This post is part 1 in a series on architecting Apache Kafka on Kubernetes with Portworx® by Pure Storage®.
Apache Kafka is an event-streaming platform that runs as a cluster of nodes called “brokers.” Initially developed as a messaging queue, you can use Kafka to process and store a massive amount of information. Kafka is extremely fast. We’ve benchmarked Kafka write speeds at 5 million messages/sec on Flasharray. Kafka seamlessly allows applications to publish and consume messages, storing them as records within a “topic.” Kafka allows applications to react to streams of data in real time, provide a reliable message queue for distributed systems, and stream data to IoT and AI/ML applications.
It’s challenging to provide this service at scale in production on Kubernetes. Be sure to carefully consider how to ensure persistence, data protection, security, data mobility, and capacity management for Kafka. Nevertheless, Kubernetes is becoming a standard across organizations for running cloud-native applications. There are many reasons why architecting Kafka on Kubernetes with Portworx can be appealing:
- All major clouds support Kubernetes, so it’s future-proof, enabling portability across many environments, providing flexibility without vendor lock-in.
- It can attract new DevOps skill sets for fueling innovation.
- Technology maturation has led to widespread adoption—even in production environments—cementing its place as the de facto leader.
- It provides built-in automation, high availability, rolling updates, role-based access control, and more—right out of the box.
These are all great reasons to run Kafka on Kubernetes. However, Kubernetes alone doesn’t solve all enterprise obstacles when it comes to cloud-native data management. Kubernetes does provide a pluggable system to allow for dynamic provisioning for stateful workloads, but it doesn’t provide all the capabilities needed to run complex data services in production environments. These include automated capacity management capabilities, data and application disaster recovery, application-aware high availability, migrations, and backup and restore.
This is where Portworx comes in. Portworx is the most complete Kubernetes data services platform. GigaOm called Portworx “the gold standard for cloud-native Kubernetes storage for the enterprise.” With Portworx, you can run data services like Kafka in production at scale with all of the enterprise capabilities mentioned above.

Items stored from a collection
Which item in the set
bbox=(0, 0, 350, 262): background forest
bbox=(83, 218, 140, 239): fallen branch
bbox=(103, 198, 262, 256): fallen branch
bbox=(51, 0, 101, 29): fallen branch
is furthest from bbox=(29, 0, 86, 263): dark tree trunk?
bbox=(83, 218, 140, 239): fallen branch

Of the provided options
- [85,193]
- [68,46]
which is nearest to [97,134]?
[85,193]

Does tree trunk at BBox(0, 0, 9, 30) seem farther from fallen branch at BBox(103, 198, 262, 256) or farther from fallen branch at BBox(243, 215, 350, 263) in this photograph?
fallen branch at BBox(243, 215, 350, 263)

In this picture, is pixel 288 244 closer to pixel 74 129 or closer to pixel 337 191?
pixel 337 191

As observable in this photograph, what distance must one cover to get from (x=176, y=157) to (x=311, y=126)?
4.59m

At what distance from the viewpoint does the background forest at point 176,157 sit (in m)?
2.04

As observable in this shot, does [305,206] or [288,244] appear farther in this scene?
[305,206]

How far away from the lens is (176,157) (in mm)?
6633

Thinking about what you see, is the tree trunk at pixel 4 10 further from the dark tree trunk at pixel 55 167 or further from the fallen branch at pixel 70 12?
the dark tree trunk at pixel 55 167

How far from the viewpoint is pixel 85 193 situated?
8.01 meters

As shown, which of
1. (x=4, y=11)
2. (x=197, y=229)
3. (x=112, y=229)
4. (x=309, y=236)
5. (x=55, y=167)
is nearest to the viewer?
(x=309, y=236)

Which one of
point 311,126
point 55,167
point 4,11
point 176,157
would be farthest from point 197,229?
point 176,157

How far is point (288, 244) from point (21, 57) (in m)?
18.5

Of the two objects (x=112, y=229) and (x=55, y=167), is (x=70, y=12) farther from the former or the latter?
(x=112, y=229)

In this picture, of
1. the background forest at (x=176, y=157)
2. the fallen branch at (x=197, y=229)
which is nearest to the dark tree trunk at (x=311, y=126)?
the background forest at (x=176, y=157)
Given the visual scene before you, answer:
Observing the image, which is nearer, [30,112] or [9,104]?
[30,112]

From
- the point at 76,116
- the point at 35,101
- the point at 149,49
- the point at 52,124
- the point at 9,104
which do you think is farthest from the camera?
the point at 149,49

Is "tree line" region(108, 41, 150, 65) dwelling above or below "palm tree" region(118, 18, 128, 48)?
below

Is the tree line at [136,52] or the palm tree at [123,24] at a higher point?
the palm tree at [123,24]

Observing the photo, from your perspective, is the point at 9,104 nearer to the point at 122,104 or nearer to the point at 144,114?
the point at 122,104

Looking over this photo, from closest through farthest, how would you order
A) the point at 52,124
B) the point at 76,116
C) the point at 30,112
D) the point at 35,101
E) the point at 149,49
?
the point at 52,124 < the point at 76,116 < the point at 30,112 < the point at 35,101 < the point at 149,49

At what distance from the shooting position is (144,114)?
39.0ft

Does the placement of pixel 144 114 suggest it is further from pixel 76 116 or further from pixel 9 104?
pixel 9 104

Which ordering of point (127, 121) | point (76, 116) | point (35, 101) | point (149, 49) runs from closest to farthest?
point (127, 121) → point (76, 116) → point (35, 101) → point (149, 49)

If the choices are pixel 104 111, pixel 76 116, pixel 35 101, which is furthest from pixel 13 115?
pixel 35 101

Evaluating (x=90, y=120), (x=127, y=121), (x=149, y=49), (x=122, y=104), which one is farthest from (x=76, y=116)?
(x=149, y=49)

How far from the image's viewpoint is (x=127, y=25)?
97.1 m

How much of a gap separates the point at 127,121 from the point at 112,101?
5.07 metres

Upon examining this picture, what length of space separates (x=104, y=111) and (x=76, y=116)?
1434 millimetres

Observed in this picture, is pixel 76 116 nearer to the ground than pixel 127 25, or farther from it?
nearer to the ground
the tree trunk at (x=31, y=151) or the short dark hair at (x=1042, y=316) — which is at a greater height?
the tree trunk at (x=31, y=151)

◆ Exercise tasks
[1] Return the words of the passage on Kafka and Kubernetes between "These are all" and "backup and restore.", inclusive.
[2] From the records, retype everything between the lines holding "How far is point" and "point (127, 121) →", inclusive.

◆ Written responses
[1]
These are all great reasons to run Kafka on Kubernetes. However, Kubernetes alone doesn’t solve all enterprise obstacles when it comes to cloud-native data management. Kubernetes does provide a pluggable system to allow for dynamic provisioning for stateful workloads, but it doesn’t provide all the capabilities needed to run complex data services in production environments. These include automated capacity management capabilities, data and application disaster recovery, application-aware high availability, migrations, and backup and restore.

[2]
How far is point (288, 244) from point (21, 57) (in m)?
18.5

Of the two objects (x=112, y=229) and (x=55, y=167), is (x=70, y=12) farther from the former or the latter?
(x=112, y=229)

In this picture, of
1. the background forest at (x=176, y=157)
2. the fallen branch at (x=197, y=229)
which is nearest to the dark tree trunk at (x=311, y=126)?
the background forest at (x=176, y=157)
Given the visual scene before you, answer:
Observing the image, which is nearer, [30,112] or [9,104]?
[30,112]

From
- the point at 76,116
- the point at 35,101
- the point at 149,49
- the point at 52,124
- the point at 9,104
which do you think is farthest from the camera?
the point at 149,49

Is "tree line" region(108, 41, 150, 65) dwelling above or below "palm tree" region(118, 18, 128, 48)?
below

Is the tree line at [136,52] or the palm tree at [123,24] at a higher point?
the palm tree at [123,24]

Observing the photo, from your perspective, is the point at 9,104 nearer to the point at 122,104 or nearer to the point at 144,114?
the point at 122,104

Looking over this photo, from closest through farthest, how would you order
A) the point at 52,124
B) the point at 76,116
C) the point at 30,112
D) the point at 35,101
E) the point at 149,49
?
the point at 52,124 < the point at 76,116 < the point at 30,112 < the point at 35,101 < the point at 149,49

At what distance from the shooting position is (144,114)?
39.0ft

Does the placement of pixel 144 114 suggest it is further from pixel 76 116 or further from pixel 9 104?
pixel 9 104

Which ordering of point (127, 121) | point (76, 116) | point (35, 101) | point (149, 49) runs from closest to farthest?
point (127, 121) → point (76, 116) → point (35, 101) → point (149, 49)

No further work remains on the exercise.